Forthcoming movie ‘My Old Lady’ puts the spotlight on French real estate law
Shooting in Paris has recently finished for a new movie that delves into an aspect of French real estate law – property that is already occupied.
‘My Old Lady’ stars Kevin Kline as a penniless New Yorker who has inherited a valuable Paris apartment from his father. Arriving in Paris to take possession, he finds an elderly lady (Maggie Smith) and her daughter (Kristin Scott Thomas) occupying the apartment. Under French law, he must wait for the old lady to die before he can recover it – and pay her a monthly sum.
Reverse mortgage scheme
Buying French property en viager (reverse mortgage/life annuity) has been reviving in recent years. The buyer purchases the property for a reduced price. The seller gets a monthly payment and the right to occupy the property for life.
The scheme is obviously high risk. Neither buyer nor seller knows in advance how long the annuity payments will continue. And it backfired for the notary (official who handles property transactions) who bought an apartment in southern France from Mme Jeanne Calment. She outlived her purchaser and his widow continued the monthly payments for 32 years until Mme Calment died in 1997 – at the age of 122.
For buyers wanting a rental property, an occupied apartment can be 10-25% cheaper than an empty apartment, depending on the rental amount, the length of the contract, and the tenant’s age. It’s also a plus with mortgage lenders, since borrowers receive a rental income from day one. And an existing tenancy avoids the property standing vacant while seeking a tenant.
Here too, French law has to be taken into account.

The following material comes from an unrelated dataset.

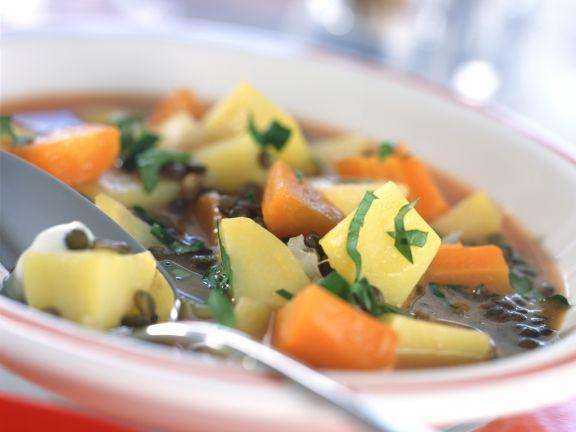 Linsen-Kartoffel-Gulasch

Tenancy contracts for unfurnished apartments run for three years (if the owner is an individual) or six years (if a company). Tenants over the age of 70 with limited means have the right to stay in the apartment or the landlord has to provide an alternative. For furnished apartments, the minimum contract runs for one year.
At the end of the term, owners can repossess the apartment only if they want to live there; sell it; or if the tenant has breached the contract terms. The French parliament is considering a law that will, if voted, increase security of tenure for tenants.